Worried about every word choice I use whilst interacting with people
This can come from previous experience of having the meaning of your words taken wrongly or by using an incorrect word and feeling or being made to feel stupid. It may just be a fear of this happening for the first time. If you think it is because of a previous bad experience it is good to think about this and talk to someone you trust. It is also likely you will have had many times where this hasn’t gone badly. Maybe one person makes you feel this way. Is there a reason for this? If you can’t work out where your feelings are coming from you may need to work on your confidence. Do things that you enjoy, you are good at or make you feel good. Remember, we are all learning and growing. Saying the wrong thing is part of that and a very normal part of life.
Resenting myself for not living up to everyone’s standards
Young people in Kent have told the HeadStart Kent programme that they feel a pressure to be perfect. Messages from parents and teachers of how important exams are, perfect images on Instagram and other social media platforms. It’s easy to forget that life has ups and downs and that is normal. Also, failure is part of success. It is how we learn. Live up to your own standards. learn who you want to be. It may not please everyone but it doesn’t have to.
Believing everyone was silently judging me
This is hard if you have previously been judged by people. It has likely led to you questioning your self worth. This can create an ‘inner voice’ that makes you judge yourself negatively. How you look, how you behave, decisions you make. Learn to correct your inner voice with positive statements: I’m wearing this because I like it; I’m listening to this music because it makes ME feel good. Practice being kind to yourself.
Didn’t want to come off as stupid
This is very common.
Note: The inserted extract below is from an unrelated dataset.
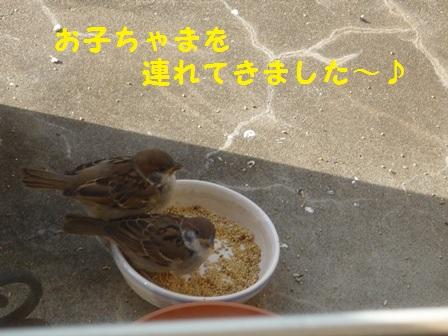20140520112753e1f.jpg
When people are being unkind they may judge people for not knowing what they do. We are not born knowing everything and we learn at different paces. One of the obvious ways we learn is to question things we do not know. Doing this is SMART. Next time you fear this may happen try and tell yourself that you will learn something as a result. There is a good chance that no one is thinking you are stupid.
Thinking I had to be perfect to avoid judgement
It is exactly that. Thinking. This is often your internal voice. The one in your head that talks a whole situation through and makes you think of all the possible outcomes, good and bad. One thing you can do is focus that inner voice on the positive possibilities of all your decisions and behaviours. Remember, judgement says more about the person doing the judging than it does about you.
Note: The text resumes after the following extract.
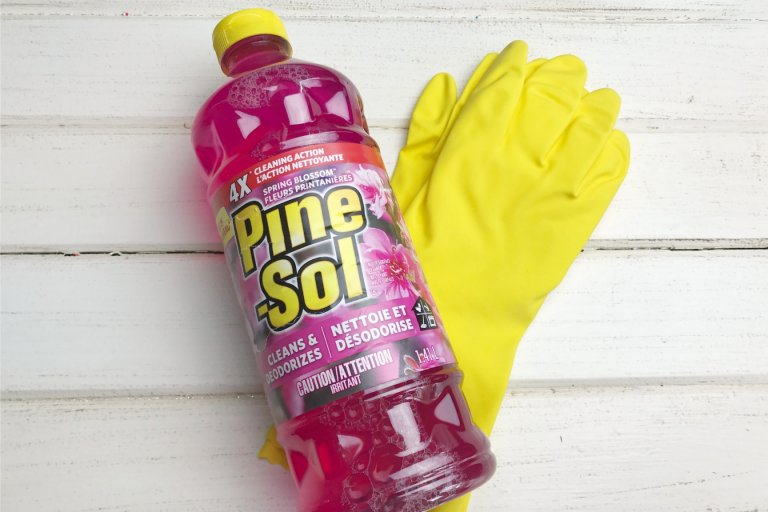 Spring Cleaning with Pine-Sol Spring Blossom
Criticised my every movement
Overthinking every choice or decision can be exhausting. Doing this is often because a person is scared of doing ‘the wrong thing’. This may be because of previous experience of making mistakes or feeling judged in the past. It may because you fear the consequences. It is important to recognise when you are being hard on yourself. Understand where these feelings might be coming from. Maybe you feel under confident and need to focus on your self esteem. Think of things you are good at, the qualities you have as a person, being a good friend, caring family member and think of who your biggest supporters are. Parents, someone at school, best friend.
Felt like I had to over achieve and be the best at everything and know everything to be considered to be intelligent
You’ll be surprised to know that many people feel this way. Intelligence isn’t just about ‘knowing things’. It is being willing to learn, open minded, willing to try new things and persevere – stickability. You are your own project. Be proud of who you are and where you are going.